In Sweden where a law protects the psychosocial work environment of schoolchildren, bullying is rare, while in Denmark, no official policies addressed bullying in 1998, and bullying was frequent and attributed to a large extent to the high symptom level of this age group.7

Intervention programmes have demonstrated an effect on diminishing bullying within the school environment.2325 The most comprehensive work in this area has been performed by Olweus,15 who has pointed out the importance of intervening at different levels to successfully diminish the level of bullying in the school environment. Interest and engagement at the school level is a predisposition for any successful intervention, and knowledge of the actual level of bullying at the school is an important motivational factor. The most important tool for diminishing bullying is addressing the school environment. It is recommended that the problem be highlighted for teachers and pupils by special work sessions and that it be made harder to actually perform the behaviour by increasing inspection in breaks and at other occasions, when bullying is likely to occur. At the class level Olweus highlights the importance of creating mutual behavioural norms among the group of children, for instance by letting the pupils themselves define rules for acceptable social behaviour in the group. Regular discussions in the group on how these rules are observed are essential, as are discussions at parent meetings to assure support from the home environment of the children. Olweus recommends effective interventions be directed first and foremost at the environmental level. However, for the individual involved both as victim, offender or both he recommends talks and coaching with the children as well as their parents.

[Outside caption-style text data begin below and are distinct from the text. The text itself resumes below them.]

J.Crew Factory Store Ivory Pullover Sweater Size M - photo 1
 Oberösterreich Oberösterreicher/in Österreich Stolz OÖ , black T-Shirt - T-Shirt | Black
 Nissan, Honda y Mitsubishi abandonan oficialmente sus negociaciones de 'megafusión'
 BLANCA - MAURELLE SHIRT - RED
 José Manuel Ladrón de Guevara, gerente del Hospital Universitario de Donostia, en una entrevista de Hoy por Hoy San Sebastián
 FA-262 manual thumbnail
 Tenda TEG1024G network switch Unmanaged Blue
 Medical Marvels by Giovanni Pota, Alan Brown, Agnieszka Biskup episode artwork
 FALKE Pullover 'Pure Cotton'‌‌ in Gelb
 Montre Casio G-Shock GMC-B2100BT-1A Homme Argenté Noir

Sweden was the first country to explicitly prohibit all types of corporal punishment of children. They have been highly successful in this effort26 and were followed by an increasing number of countries. It is our hope that Sweden is once again the pioneer in creating an important policy for the health and well-being of children and adolescents.

Key points

  • This school-based study examined the association between bullying and physical and psychological symptoms among adolescents in 28 countries.

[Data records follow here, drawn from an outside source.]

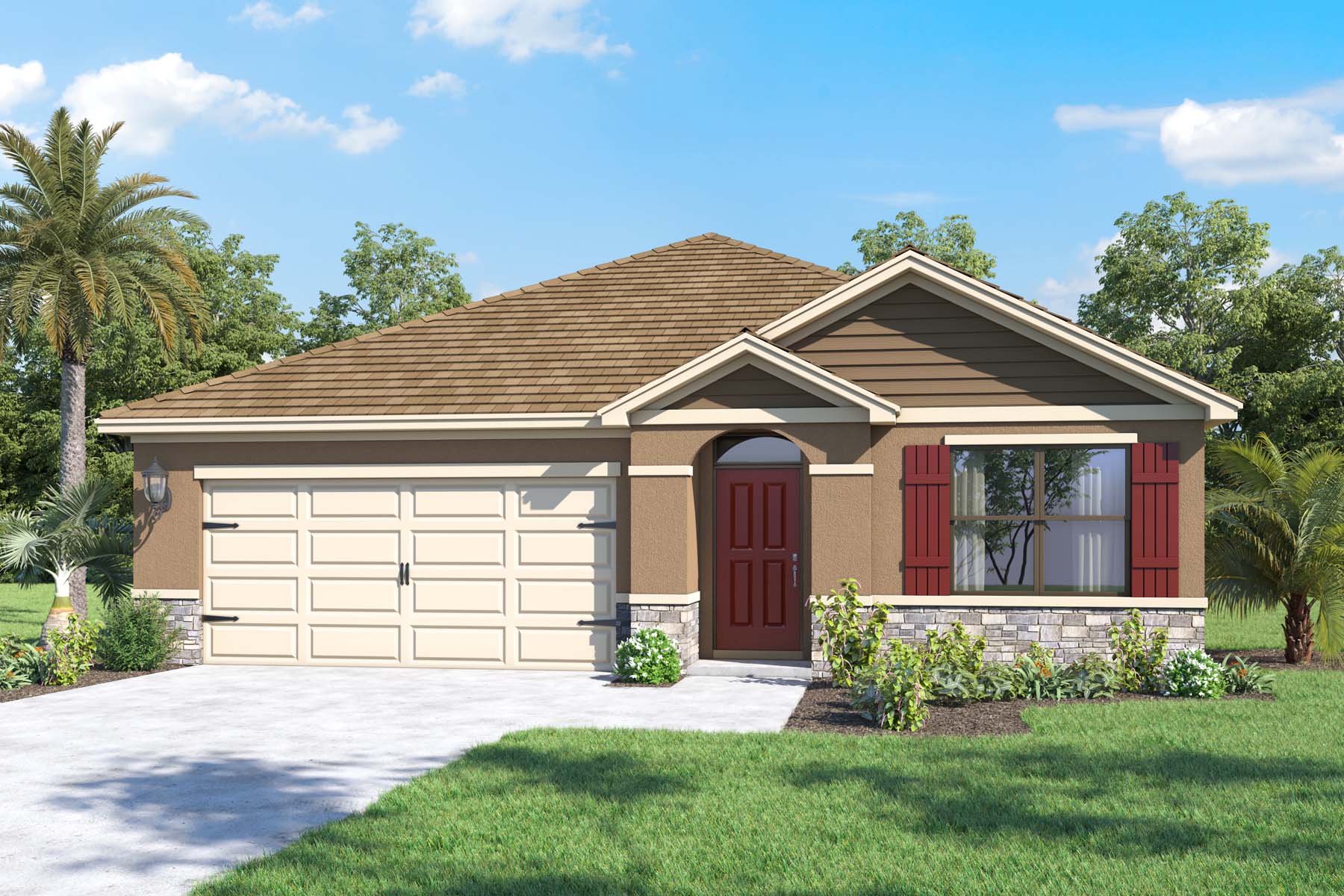 Floor Plan in Halifax at Plantation Ormond Beach, FL D.R. Horton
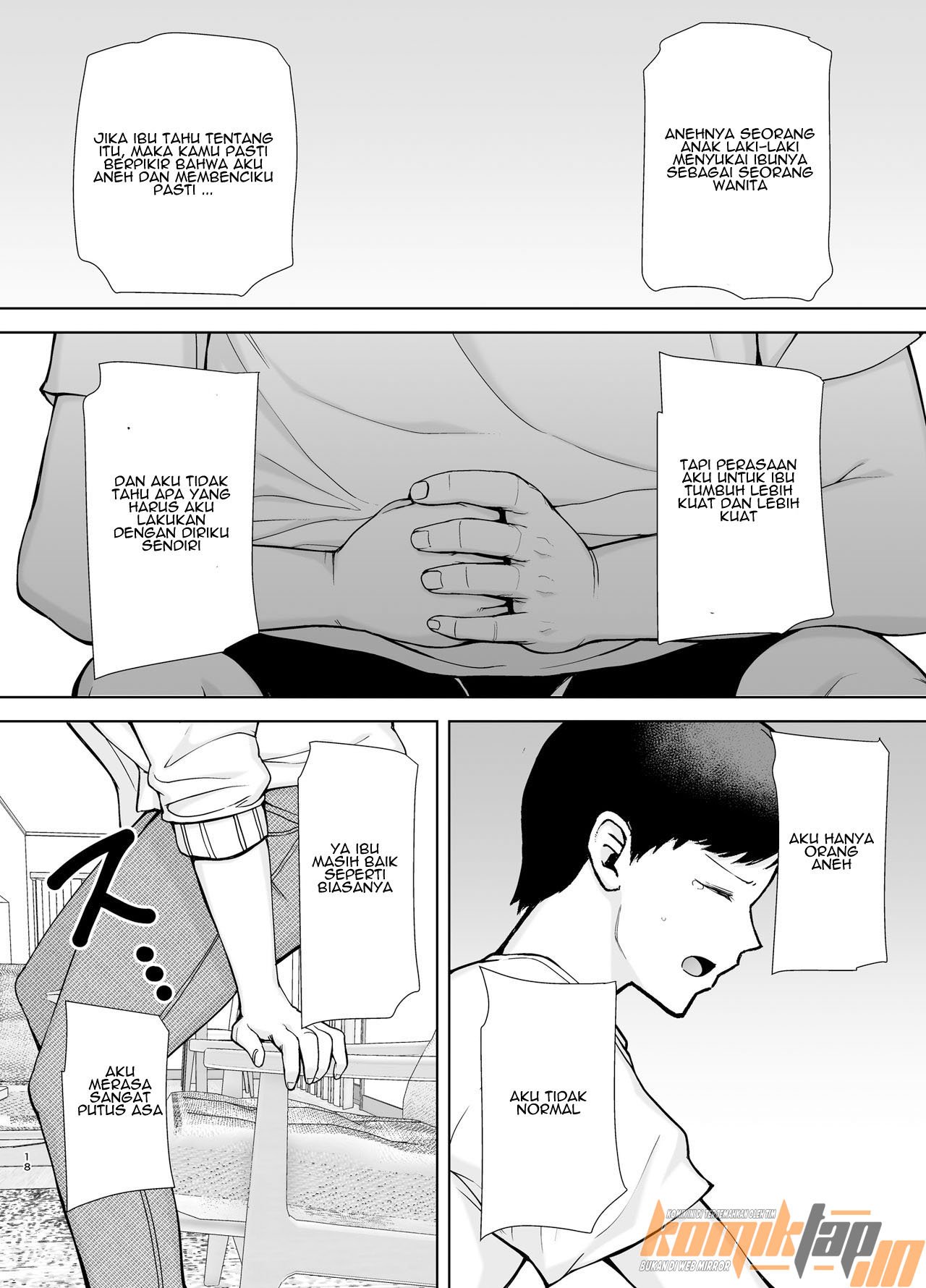 Boku no Kaa-san de, Boku no Suki na Hito - Chapter 1 19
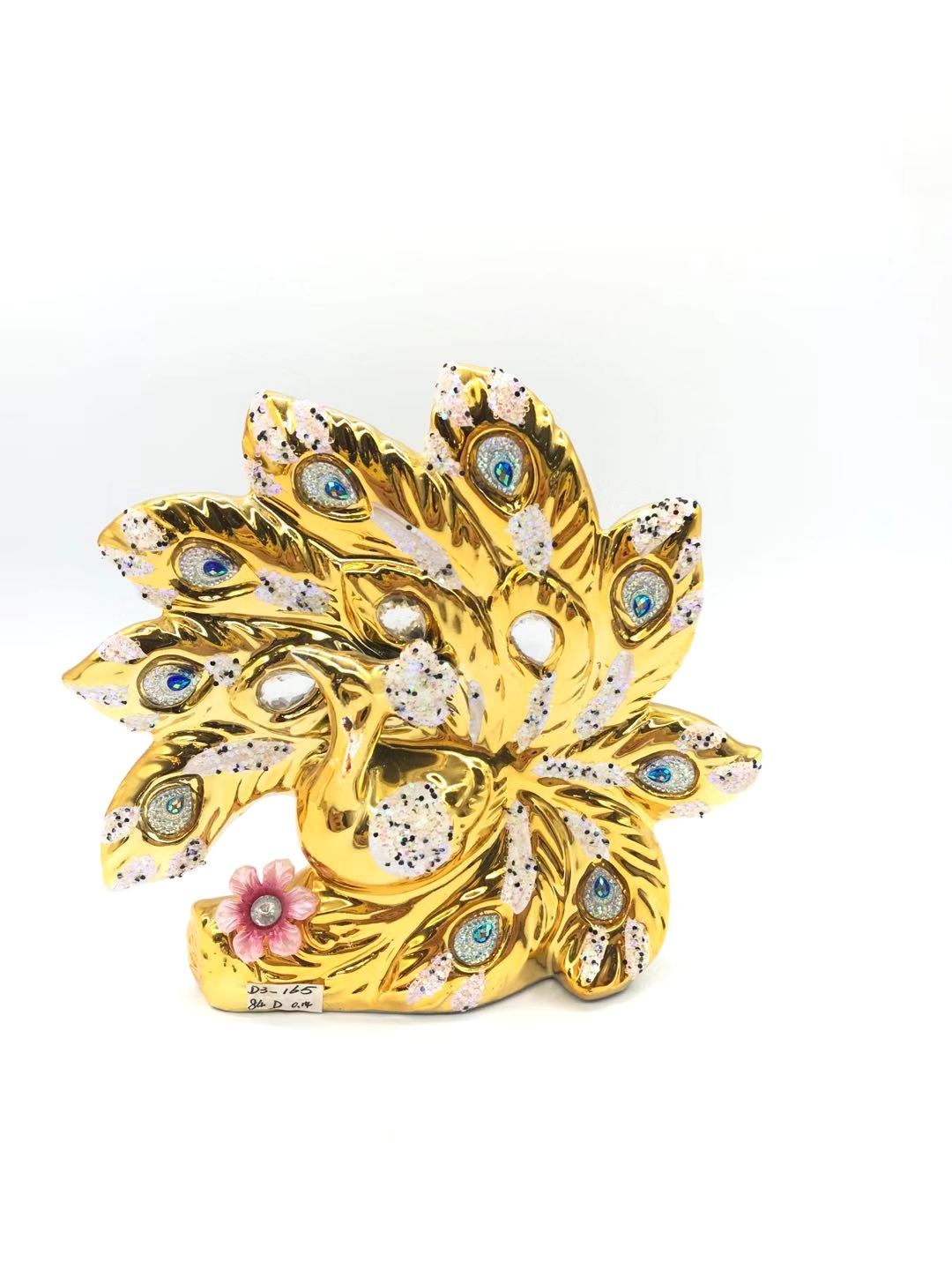 Little Peacock Living Room TV cabinet ornament Application Scenario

  • There is great variation in the prevalence of bullying across countries

  • Bullying shows consistent, strong and graded association with each of 12 different physical and psychological symptoms in all countries

  • Effective bullying prevention is needed in many countries and may have important influence on lowering symptom-load among adolescents

Acknowledgments

HBSC is a WHO/EURO collaborative study. International Coordinator of the 1997/1998 study: Candace Currie, University of Edinburgh, Scotland. Data bank manager: Bente Wold, University of Bergen, Norway. We thank all our international colleagues mentioned in table 1 for thorough data sampling. We thank Mogens Trab Damsgaard for advice and support in the multivariate analyses.

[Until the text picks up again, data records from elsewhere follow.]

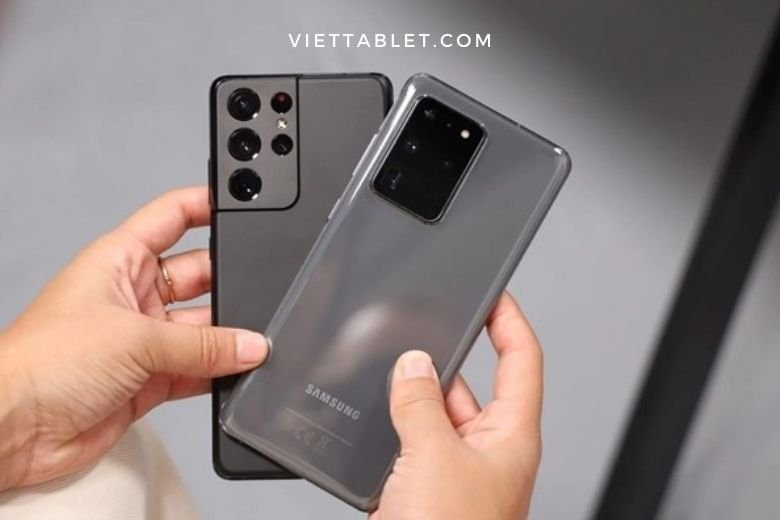 Samsung Galaxy S21 Ultra vs S20 series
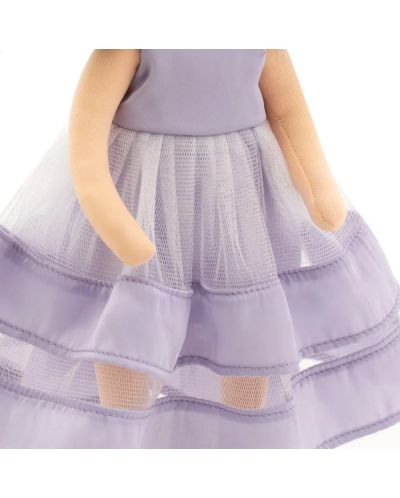 Mekana lutka Orange Toys Sweet Sisters - Lilu u ljubičastoj haljini, 32 cm - 5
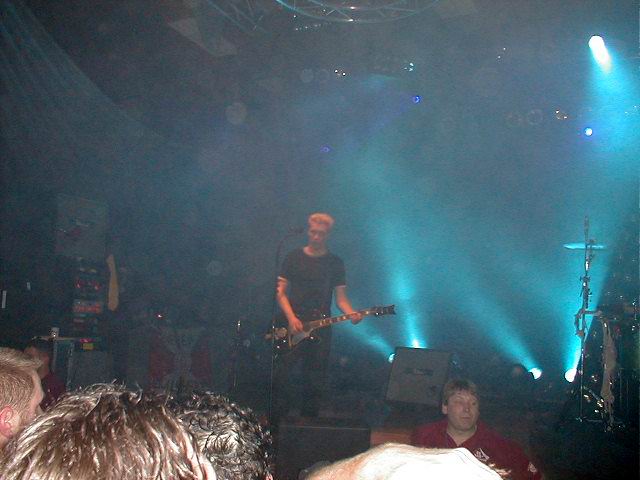 Die Ärzte am 16.03.2001 in LUX-Luxemburg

Sources of Support: The Health Insurance Fund (j.nr.: 11/216-98), The Danish National Board of Health (j.nr.: 62799) and The Danish Ministry of Health (j.nr.:63213)

*The Health Behaviour in School-Aged Children Bullying Working Group: Mary Overpeck (Maternal and Child Health Bureau, Health Resources and Services Administration, Rockville, Maryland, United States), Anna Azmann (National Centre of Public Health, Budapest, Hungary), Mia Danielson (National Institute of Public Health, Stockholm, Sweden), Margharida Caspar de Matos (Faculdade de Mortricidade Humana, Universidade Tecnica de Lisboa, Lisbon, Portugal), Yossi Harel (Department of Sociology and Anthropology, Bar-Ilan University, Ramat Gan, Israel), Johan Michael Pedersen (Faergevej 66, Frederiksund DK 3600, Denmark), Monika Szabo and Apolinaras Zaborski (Laboratory for Social Paediatrics, Kaunas University of Medicine, Kaunas, Lithuania).

Footnotes

  • *For a complete listing of The Health Behaviour in School-Aged Children Bullying Working Group, please see the Acknowledgements at the end of this article.